I know, they're not fish, but they're aquatic and the Caudata website is only half decent.... anyways...

Finally starting to piece together my new Axolotl tank! 93ish gallon TruVu I picked up off of CL, broke up a bunch of slate and siliconed it to the bottom, running my tiny Eheim 2211 (soon to be upgraded), attempting to grow an Xmas moss wall (hence the reason it looks all cloudy towards the back), loving the water lettuce I got from Srenaeb. Next up, find lighting that won't shock the hell out of the axies, but will help the plants grow... oh, and get more plants!

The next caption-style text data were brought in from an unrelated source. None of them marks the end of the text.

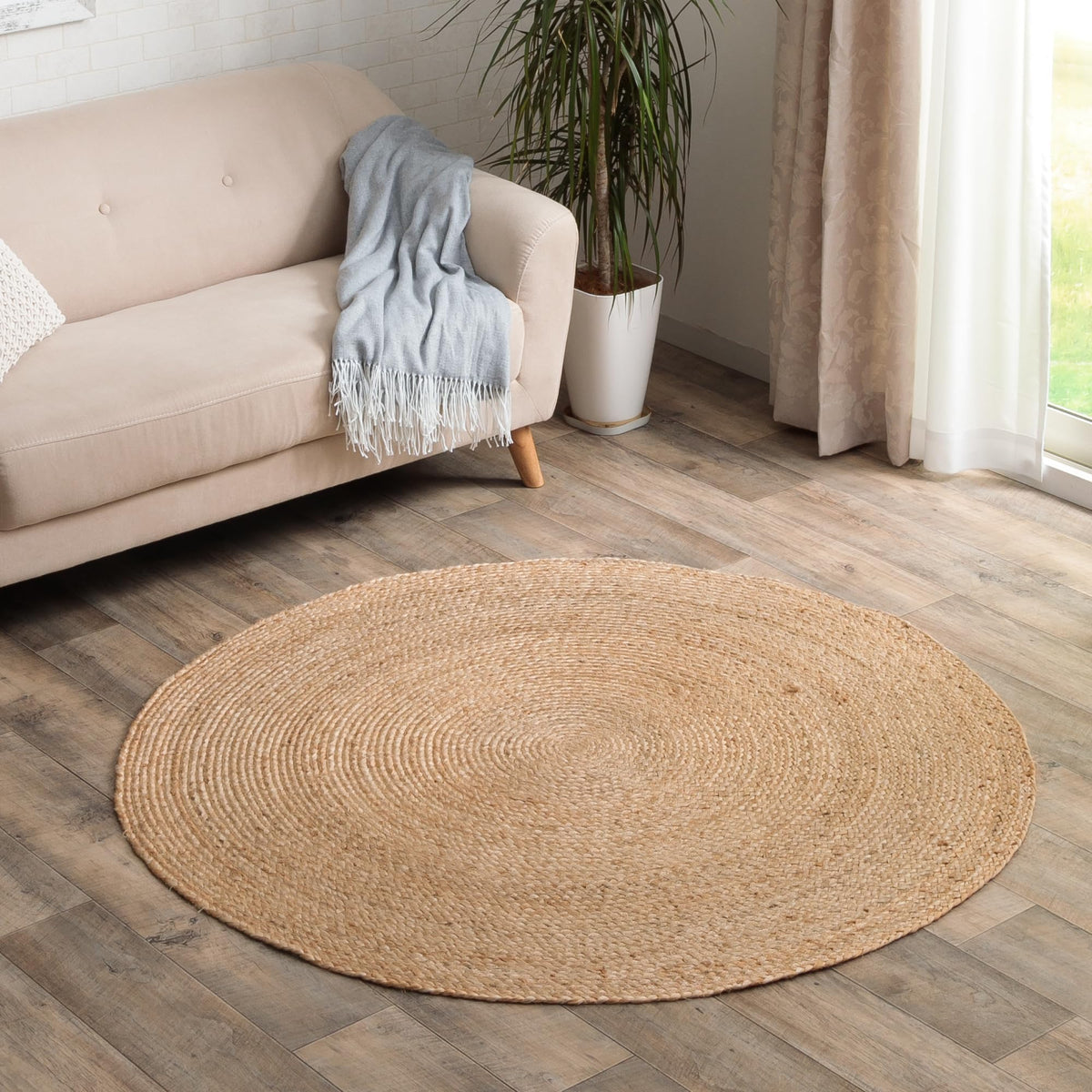 Ikehiko #1072760017209 Natural Jute Rug, Approx. 39.4 inches (100 cm), Round, Nordic Natural Rug, Breathable, Durable, Resort Mat, Stylish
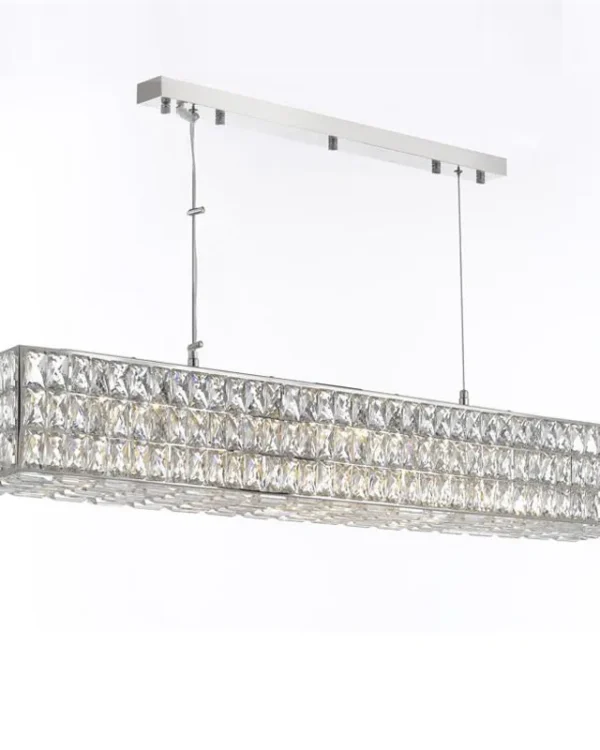 Spirale Linear Crystal Chandelier, 7" in polished chrome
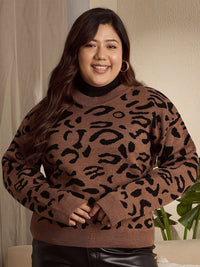 Berrylush Curve Women Animal Printed Long Sleeves Pullover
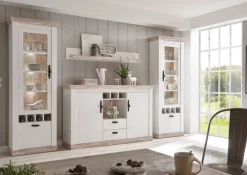 Vitrine FLORENZ 71 x 201 cm weiß/braun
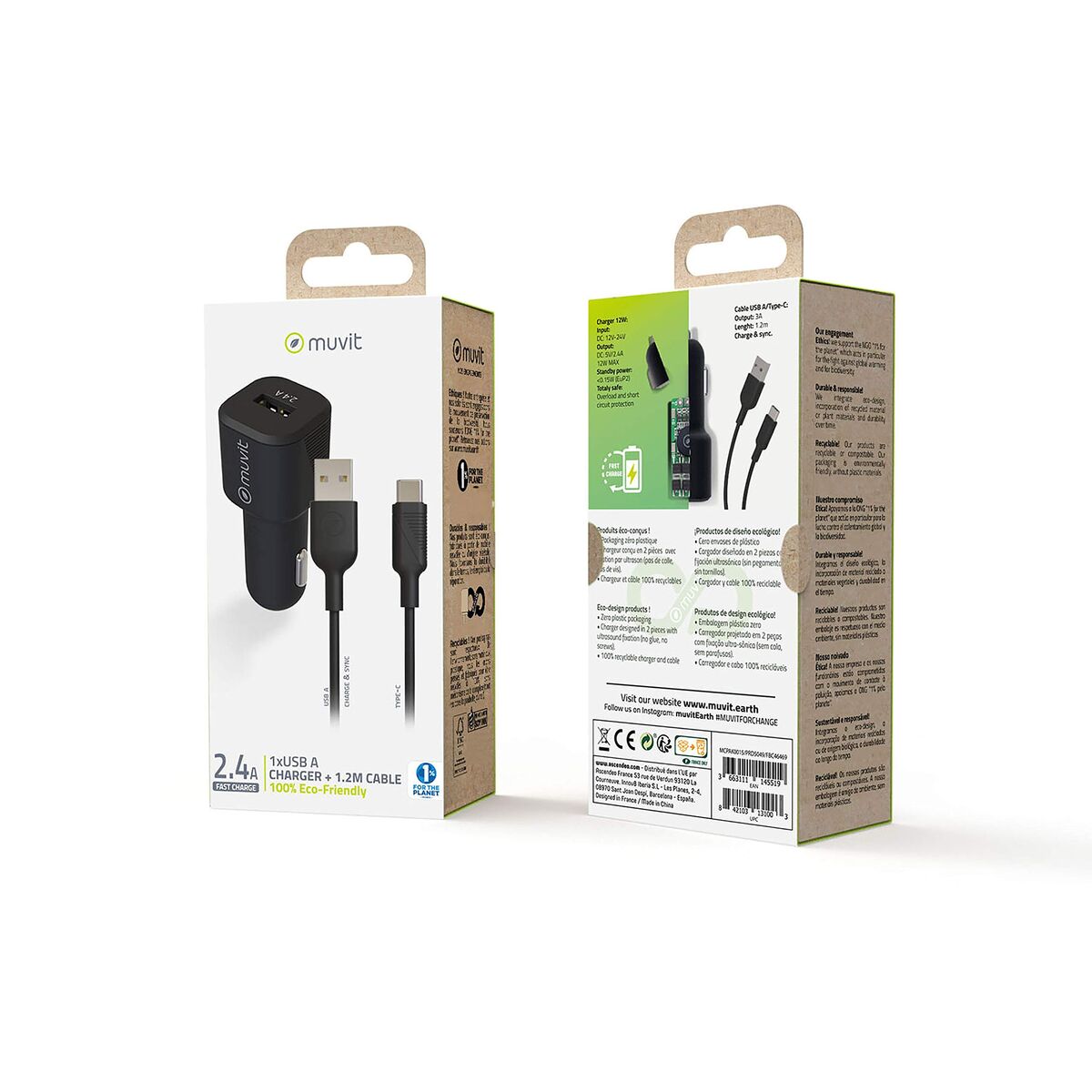 Electric car charger Muvit 1,2 m Black-5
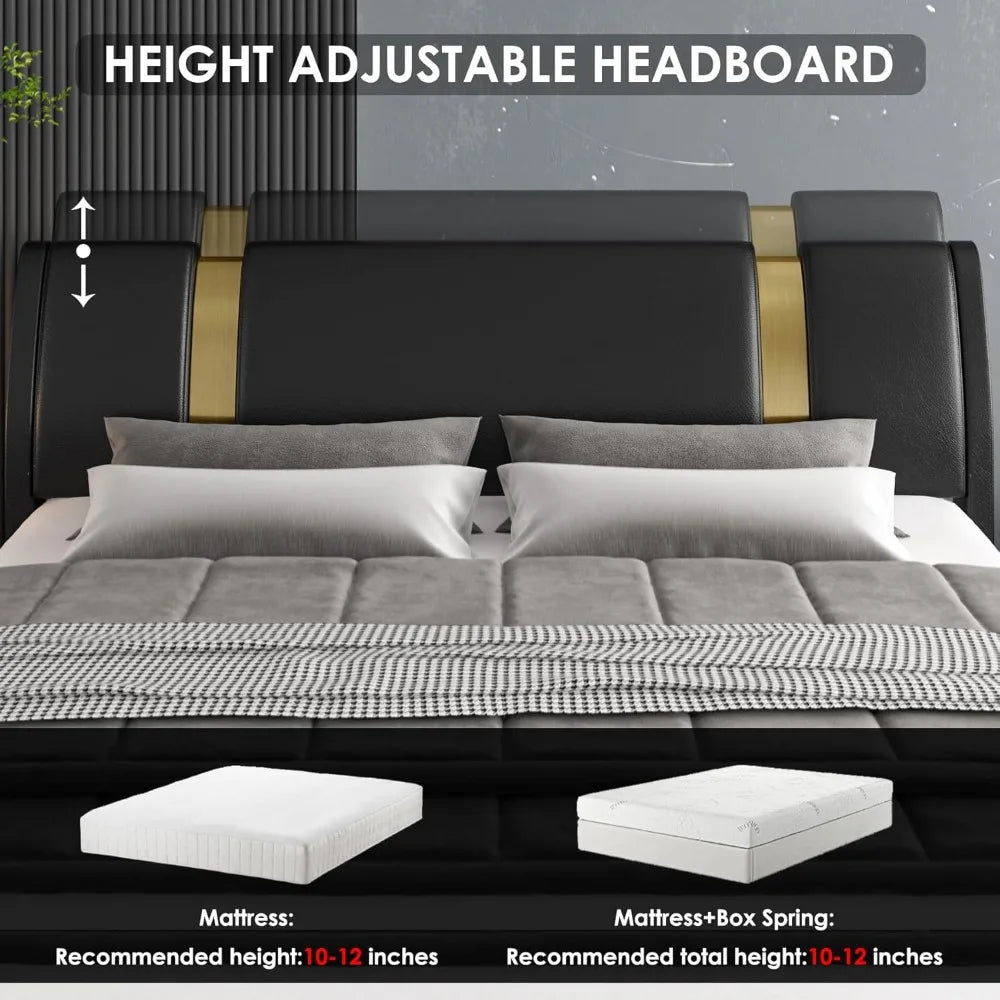 Luxury Faux Leather Platform Bed Frame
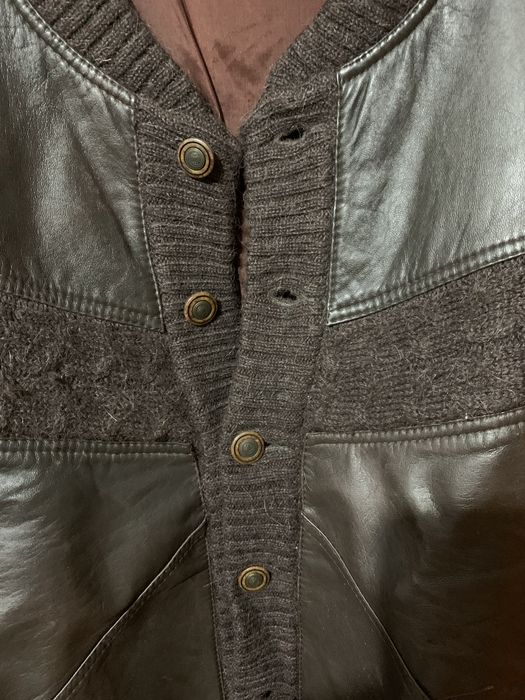 Casaco de malha com couro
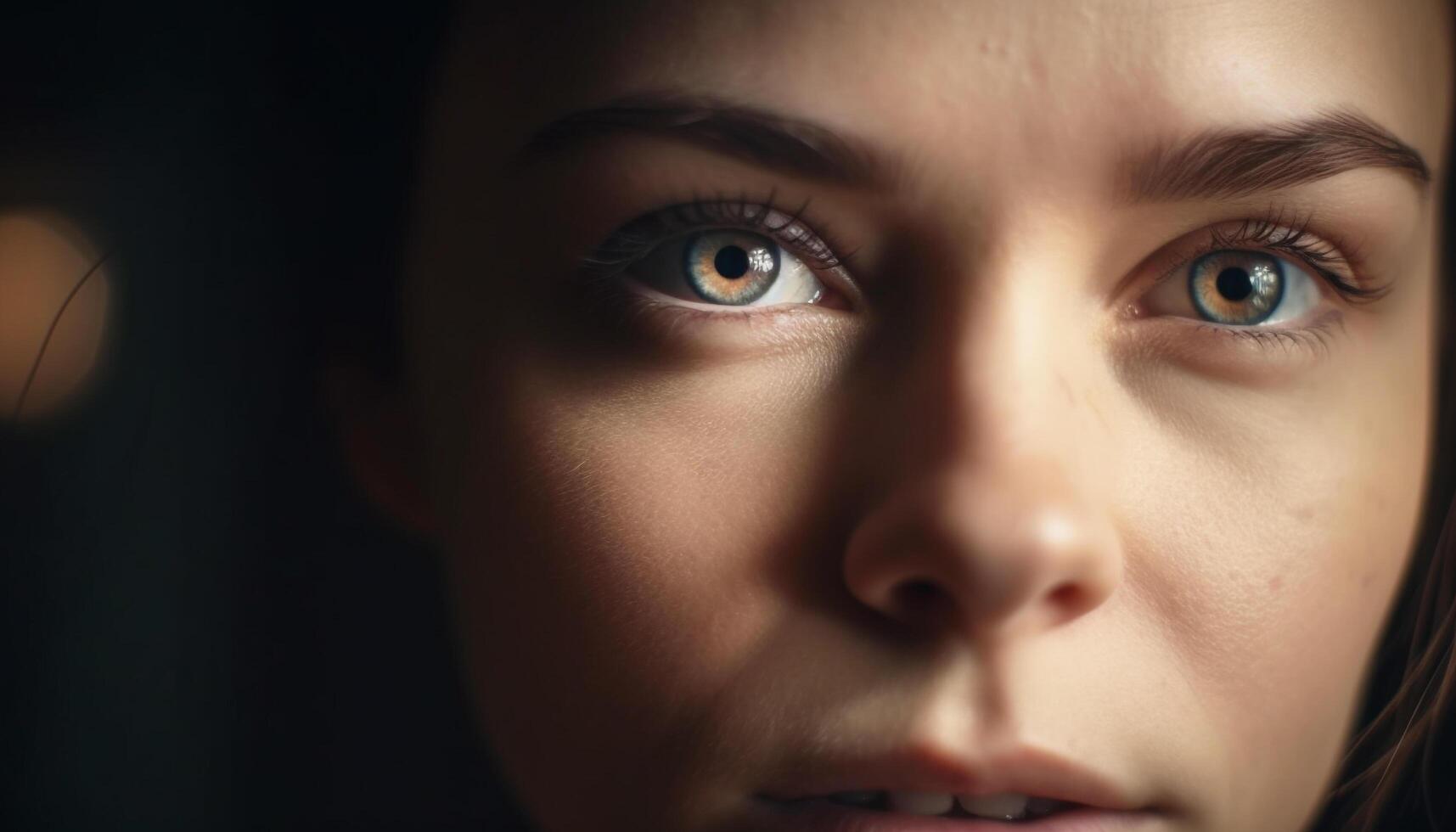 Beautiful caucasian woman staring at camera, smiling generated by AI photo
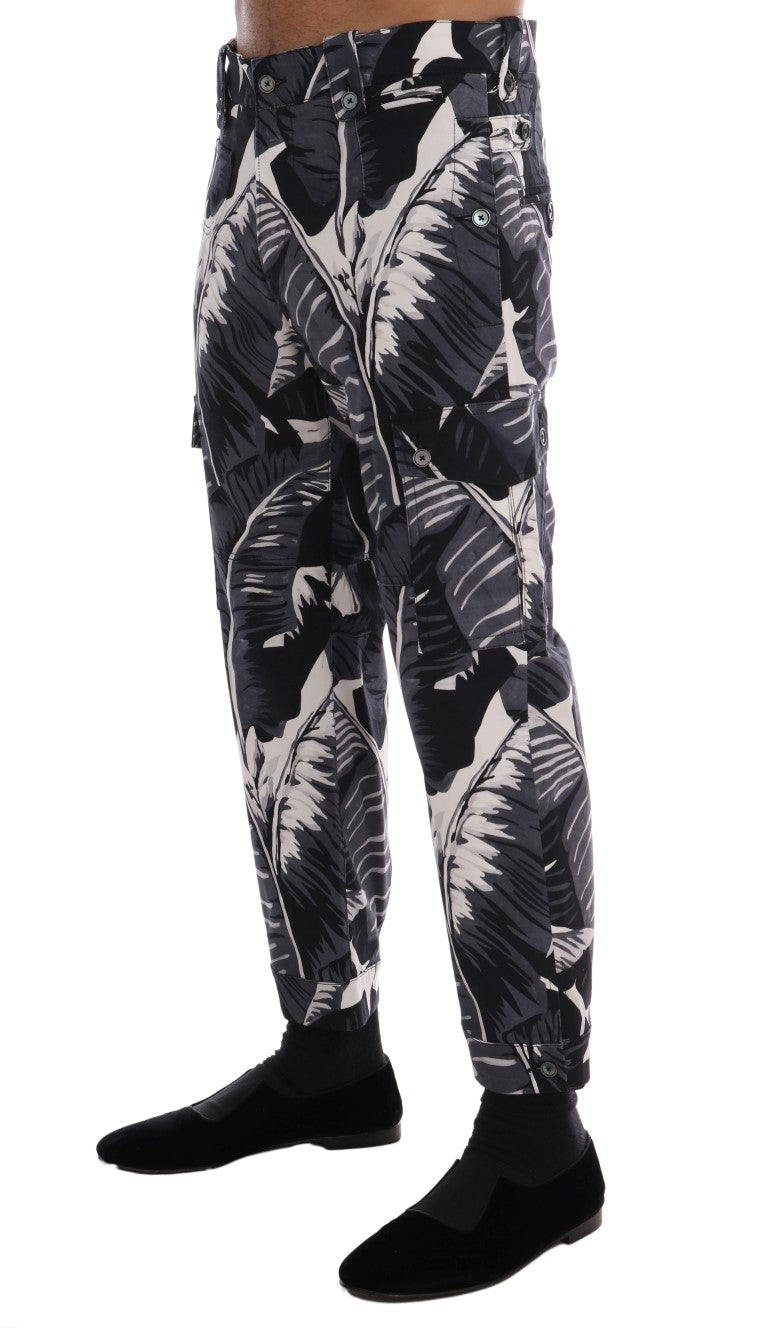 Dolce & Gabbana Graue Bananenblatt-Baumwoll-Hose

My photo's suck in comparison to what I've seen on here. Perhaps someone should come show me how to take decent photo's of tank set-ups


----------



## bluecrasher96 (Nov 29, 2010)

Looks awesome!! I love those little guys


----------



## m_class2g (Apr 21, 2010)

where to get those white little guys?


----------



## davej (Apr 28, 2010)

m_class2g said:


> where to get those white little guys?


They have them at Fraser aquarium in the back left corner of the store.


----------



## Keri (Aug 2, 2010)

m_class2g said:


> where to get those white little guys?


From Grete herself shortly! She has babies 

Nice set up!


----------



## Ursus sapien (Apr 21, 2010)

interest is really growing in these. great pix.


----------



## Grete_J (Oct 5, 2010)

True, you can get them at Fraser Aqua at $65/ea, but most are missing limbs (yes they regenerate), gills and stressed to heck. Or you can wait and get them from me soon at about half the price


----------